### Recorded data
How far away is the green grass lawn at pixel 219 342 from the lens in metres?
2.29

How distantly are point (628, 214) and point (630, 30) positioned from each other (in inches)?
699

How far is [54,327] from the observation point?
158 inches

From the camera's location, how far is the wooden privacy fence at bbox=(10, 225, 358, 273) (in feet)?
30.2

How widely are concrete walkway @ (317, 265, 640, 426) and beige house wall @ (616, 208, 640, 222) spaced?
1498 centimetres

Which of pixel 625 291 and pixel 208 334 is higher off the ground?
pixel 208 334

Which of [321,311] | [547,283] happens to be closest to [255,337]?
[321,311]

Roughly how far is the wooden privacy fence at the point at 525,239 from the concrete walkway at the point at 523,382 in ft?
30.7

### Exercise prompt
Extract each line from the listing above, please, and repeat it exactly.

### Reply to the exercise
How far away is the green grass lawn at pixel 219 342 from the lens in metres?
2.29

How distantly are point (628, 214) and point (630, 30) positioned from each other (in inches)?
699

How far is [54,327] from the observation point?
158 inches

From the camera's location, how far is the wooden privacy fence at bbox=(10, 225, 358, 273) (in feet)?
30.2

How widely are concrete walkway @ (317, 265, 640, 426) and beige house wall @ (616, 208, 640, 222) spaced?
1498 centimetres

Which of pixel 625 291 and pixel 208 334 is higher off the ground?
pixel 208 334

Which of [321,311] | [547,283] happens to be closest to [255,337]?
[321,311]

Roughly how far is the wooden privacy fence at the point at 525,239 from the concrete walkway at the point at 523,382 in ft?
30.7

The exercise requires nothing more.